▶ **Exercise goal**
Set the listing down once more, exactly as given.

▶ **Dataset records**
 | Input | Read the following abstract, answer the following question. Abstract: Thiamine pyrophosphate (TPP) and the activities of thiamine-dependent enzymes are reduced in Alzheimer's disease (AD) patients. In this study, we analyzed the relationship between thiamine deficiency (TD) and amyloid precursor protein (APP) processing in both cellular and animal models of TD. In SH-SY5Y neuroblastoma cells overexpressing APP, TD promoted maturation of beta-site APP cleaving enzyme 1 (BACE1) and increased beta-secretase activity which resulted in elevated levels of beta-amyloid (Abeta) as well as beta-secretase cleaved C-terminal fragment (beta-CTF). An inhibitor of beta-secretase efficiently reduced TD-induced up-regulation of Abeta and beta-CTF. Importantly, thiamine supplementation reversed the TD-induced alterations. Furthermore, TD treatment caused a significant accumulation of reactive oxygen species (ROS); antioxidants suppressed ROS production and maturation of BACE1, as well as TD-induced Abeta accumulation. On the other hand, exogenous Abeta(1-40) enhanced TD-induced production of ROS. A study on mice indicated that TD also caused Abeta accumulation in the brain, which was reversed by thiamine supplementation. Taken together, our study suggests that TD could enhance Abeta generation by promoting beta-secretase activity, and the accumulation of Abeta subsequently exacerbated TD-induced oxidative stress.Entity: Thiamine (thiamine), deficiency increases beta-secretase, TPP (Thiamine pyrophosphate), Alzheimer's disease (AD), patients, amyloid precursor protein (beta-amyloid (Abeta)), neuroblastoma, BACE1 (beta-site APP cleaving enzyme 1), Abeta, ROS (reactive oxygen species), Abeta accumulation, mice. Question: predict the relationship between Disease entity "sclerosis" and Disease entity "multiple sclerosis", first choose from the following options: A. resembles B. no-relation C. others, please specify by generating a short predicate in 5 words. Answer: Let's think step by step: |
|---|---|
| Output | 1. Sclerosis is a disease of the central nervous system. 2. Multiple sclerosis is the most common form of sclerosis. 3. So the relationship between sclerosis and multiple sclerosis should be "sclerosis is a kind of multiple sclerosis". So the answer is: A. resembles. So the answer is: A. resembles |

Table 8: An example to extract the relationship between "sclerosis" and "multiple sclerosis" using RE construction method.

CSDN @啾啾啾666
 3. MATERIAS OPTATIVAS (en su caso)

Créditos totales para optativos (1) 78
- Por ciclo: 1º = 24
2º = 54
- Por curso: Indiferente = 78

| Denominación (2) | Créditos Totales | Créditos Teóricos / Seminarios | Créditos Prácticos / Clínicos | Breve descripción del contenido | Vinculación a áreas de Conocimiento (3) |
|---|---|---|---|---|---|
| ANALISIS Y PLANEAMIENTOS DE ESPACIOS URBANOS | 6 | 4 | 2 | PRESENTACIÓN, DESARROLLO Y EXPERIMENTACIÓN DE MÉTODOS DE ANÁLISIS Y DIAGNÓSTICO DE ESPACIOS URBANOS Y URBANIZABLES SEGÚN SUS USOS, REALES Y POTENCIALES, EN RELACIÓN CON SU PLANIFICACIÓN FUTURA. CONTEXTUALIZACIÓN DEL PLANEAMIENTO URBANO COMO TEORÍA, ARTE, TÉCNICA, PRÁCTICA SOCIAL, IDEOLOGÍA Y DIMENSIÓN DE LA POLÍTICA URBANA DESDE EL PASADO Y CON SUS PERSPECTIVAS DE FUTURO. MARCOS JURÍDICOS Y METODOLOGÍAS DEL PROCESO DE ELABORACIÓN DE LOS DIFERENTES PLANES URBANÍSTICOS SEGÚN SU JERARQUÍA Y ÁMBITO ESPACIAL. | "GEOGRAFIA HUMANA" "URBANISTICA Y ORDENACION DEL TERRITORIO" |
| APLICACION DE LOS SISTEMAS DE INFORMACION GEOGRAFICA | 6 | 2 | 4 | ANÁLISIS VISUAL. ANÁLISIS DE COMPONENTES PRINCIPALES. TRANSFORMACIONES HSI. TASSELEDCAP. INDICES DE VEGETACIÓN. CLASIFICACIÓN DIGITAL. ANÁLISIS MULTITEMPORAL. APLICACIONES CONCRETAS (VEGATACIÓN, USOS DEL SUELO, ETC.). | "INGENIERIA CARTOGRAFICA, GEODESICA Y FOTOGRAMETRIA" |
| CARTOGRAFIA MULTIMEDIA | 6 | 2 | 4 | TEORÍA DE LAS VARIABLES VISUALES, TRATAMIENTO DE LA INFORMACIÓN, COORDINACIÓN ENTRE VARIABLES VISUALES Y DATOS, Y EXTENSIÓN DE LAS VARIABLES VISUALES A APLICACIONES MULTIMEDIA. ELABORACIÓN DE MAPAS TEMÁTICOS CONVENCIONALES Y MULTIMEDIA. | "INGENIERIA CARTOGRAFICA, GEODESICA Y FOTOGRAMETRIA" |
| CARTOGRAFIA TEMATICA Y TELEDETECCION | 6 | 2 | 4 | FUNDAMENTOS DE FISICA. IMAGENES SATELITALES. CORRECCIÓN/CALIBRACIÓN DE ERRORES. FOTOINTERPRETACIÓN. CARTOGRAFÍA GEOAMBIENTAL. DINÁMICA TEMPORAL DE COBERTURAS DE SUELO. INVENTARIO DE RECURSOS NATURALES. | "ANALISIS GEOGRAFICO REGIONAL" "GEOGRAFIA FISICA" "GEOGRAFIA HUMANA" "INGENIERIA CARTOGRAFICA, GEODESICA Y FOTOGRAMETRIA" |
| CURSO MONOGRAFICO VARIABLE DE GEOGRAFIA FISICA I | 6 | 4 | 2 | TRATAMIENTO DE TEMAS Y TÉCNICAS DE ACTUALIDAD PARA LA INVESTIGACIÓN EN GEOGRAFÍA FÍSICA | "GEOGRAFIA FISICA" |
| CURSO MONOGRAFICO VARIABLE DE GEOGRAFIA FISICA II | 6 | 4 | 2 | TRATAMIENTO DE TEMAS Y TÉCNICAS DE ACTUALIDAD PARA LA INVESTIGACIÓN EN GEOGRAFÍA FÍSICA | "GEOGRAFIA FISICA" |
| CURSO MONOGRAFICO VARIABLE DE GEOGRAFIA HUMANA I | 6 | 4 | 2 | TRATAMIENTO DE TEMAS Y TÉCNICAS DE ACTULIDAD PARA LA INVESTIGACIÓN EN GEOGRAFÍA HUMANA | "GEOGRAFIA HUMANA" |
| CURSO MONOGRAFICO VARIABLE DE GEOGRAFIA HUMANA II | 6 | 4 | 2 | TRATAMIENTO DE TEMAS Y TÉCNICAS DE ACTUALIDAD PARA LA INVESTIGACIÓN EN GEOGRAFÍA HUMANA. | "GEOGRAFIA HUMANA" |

▶ **Response to the exercise**
 | Input | Read the following abstract, answer the following question. Abstract: Thiamine pyrophosphate (TPP) and the activities of thiamine-dependent enzymes are reduced in Alzheimer's disease (AD) patients. In this study, we analyzed the relationship between thiamine deficiency (TD) and amyloid precursor protein (APP) processing in both cellular and animal models of TD. In SH-SY5Y neuroblastoma cells overexpressing APP, TD promoted maturation of beta-site APP cleaving enzyme 1 (BACE1) and increased beta-secretase activity which resulted in elevated levels of beta-amyloid (Abeta) as well as beta-secretase cleaved C-terminal fragment (beta-CTF). An inhibitor of beta-secretase efficiently reduced TD-induced up-regulation of Abeta and beta-CTF. Importantly, thiamine supplementation reversed the TD-induced alterations. Furthermore, TD treatment caused a significant accumulation of reactive oxygen species (ROS); antioxidants suppressed ROS production and maturation of BACE1, as well as TD-induced Abeta accumulation. On the other hand, exogenous Abeta(1-40) enhanced TD-induced production of ROS. A study on mice indicated that TD also caused Abeta accumulation in the brain, which was reversed by thiamine supplementation. Taken together, our study suggests that TD could enhance Abeta generation by promoting beta-secretase activity, and the accumulation of Abeta subsequently exacerbated TD-induced oxidative stress.Entity: Thiamine (thiamine), deficiency increases beta-secretase, TPP (Thiamine pyrophosphate), Alzheimer's disease (AD), patients, amyloid precursor protein (beta-amyloid (Abeta)), neuroblastoma, BACE1 (beta-site APP cleaving enzyme 1), Abeta, ROS (reactive oxygen species), Abeta accumulation, mice. Question: predict the relationship between Disease entity "sclerosis" and Disease entity "multiple sclerosis", first choose from the following options: A. resembles B. no-relation C. others, please specify by generating a short predicate in 5 words. Answer: Let's think step by step: |
|---|---|
| Output | 1. Sclerosis is a disease of the central nervous system. 2. Multiple sclerosis is the most common form of sclerosis. 3. So the relationship between sclerosis and multiple sclerosis should be "sclerosis is a kind of multiple sclerosis". So the answer is: A. resembles. So the answer is: A. resembles |

Table 8: An example to extract the relationship between "sclerosis" and "multiple sclerosis" using RE construction method.

CSDN @啾啾啾666
 3. MATERIAS OPTATIVAS (en su caso)

Créditos totales para optativos (1) 78
- Por ciclo: 1º = 24
2º = 54
- Por curso: Indiferente = 78

| Denominación (2) | Créditos Totales | Créditos Teóricos / Seminarios | Créditos Prácticos / Clínicos | Breve descripción del contenido | Vinculación a áreas de Conocimiento (3) |
|---|---|---|---|---|---|
| ANALISIS Y PLANEAMIENTOS DE ESPACIOS URBANOS | 6 | 4 | 2 | PRESENTACIÓN, DESARROLLO Y EXPERIMENTACIÓN DE MÉTODOS DE ANÁLISIS Y DIAGNÓSTICO DE ESPACIOS URBANOS Y URBANIZABLES SEGÚN SUS USOS, REALES Y POTENCIALES, EN RELACIÓN CON SU PLANIFICACIÓN FUTURA. CONTEXTUALIZACIÓN DEL PLANEAMIENTO URBANO COMO TEORÍA, ARTE, TÉCNICA, PRÁCTICA SOCIAL, IDEOLOGÍA Y DIMENSIÓN DE LA POLÍTICA URBANA DESDE EL PASADO Y CON SUS PERSPECTIVAS DE FUTURO. MARCOS JURÍDICOS Y METODOLOGÍAS DEL PROCESO DE ELABORACIÓN DE LOS DIFERENTES PLANES URBANÍSTICOS SEGÚN SU JERARQUÍA Y ÁMBITO ESPACIAL. | "GEOGRAFIA HUMANA" "URBANISTICA Y ORDENACION DEL TERRITORIO" |
| APLICACION DE LOS SISTEMAS DE INFORMACION GEOGRAFICA | 6 | 2 | 4 | ANÁLISIS VISUAL. ANÁLISIS DE COMPONENTES PRINCIPALES. TRANSFORMACIONES HSI. TASSELEDCAP. INDICES DE VEGETACIÓN. CLASIFICACIÓN DIGITAL. ANÁLISIS MULTITEMPORAL. APLICACIONES CONCRETAS (VEGATACIÓN, USOS DEL SUELO, ETC.). | "INGENIERIA CARTOGRAFICA, GEODESICA Y FOTOGRAMETRIA" |
| CARTOGRAFIA MULTIMEDIA | 6 | 2 | 4 | TEORÍA DE LAS VARIABLES VISUALES, TRATAMIENTO DE LA INFORMACIÓN, COORDINACIÓN ENTRE VARIABLES VISUALES Y DATOS, Y EXTENSIÓN DE LAS VARIABLES VISUALES A APLICACIONES MULTIMEDIA. ELABORACIÓN DE MAPAS TEMÁTICOS CONVENCIONALES Y MULTIMEDIA. | "INGENIERIA CARTOGRAFICA, GEODESICA Y FOTOGRAMETRIA" |
| CARTOGRAFIA TEMATICA Y TELEDETECCION | 6 | 2 | 4 | FUNDAMENTOS DE FISICA. IMAGENES SATELITALES. CORRECCIÓN/CALIBRACIÓN DE ERRORES. FOTOINTERPRETACIÓN. CARTOGRAFÍA GEOAMBIENTAL. DINÁMICA TEMPORAL DE COBERTURAS DE SUELO. INVENTARIO DE RECURSOS NATURALES. | "ANALISIS GEOGRAFICO REGIONAL" "GEOGRAFIA FISICA" "GEOGRAFIA HUMANA" "INGENIERIA CARTOGRAFICA, GEODESICA Y FOTOGRAMETRIA" |
| CURSO MONOGRAFICO VARIABLE DE GEOGRAFIA FISICA I | 6 | 4 | 2 | TRATAMIENTO DE TEMAS Y TÉCNICAS DE ACTUALIDAD PARA LA INVESTIGACIÓN EN GEOGRAFÍA FÍSICA | "GEOGRAFIA FISICA" |
| CURSO MONOGRAFICO VARIABLE DE GEOGRAFIA FISICA II | 6 | 4 | 2 | TRATAMIENTO DE TEMAS Y TÉCNICAS DE ACTUALIDAD PARA LA INVESTIGACIÓN EN GEOGRAFÍA FÍSICA | "GEOGRAFIA FISICA" |
| CURSO MONOGRAFICO VARIABLE DE GEOGRAFIA HUMANA I | 6 | 4 | 2 | TRATAMIENTO DE TEMAS Y TÉCNICAS DE ACTULIDAD PARA LA INVESTIGACIÓN EN GEOGRAFÍA HUMANA | "GEOGRAFIA HUMANA" |
| CURSO MONOGRAFICO VARIABLE DE GEOGRAFIA HUMANA II | 6 | 4 | 2 | TRATAMIENTO DE TEMAS Y TÉCNICAS DE ACTUALIDAD PARA LA INVESTIGACIÓN EN GEOGRAFÍA HUMANA. | "GEOGRAFIA HUMANA" |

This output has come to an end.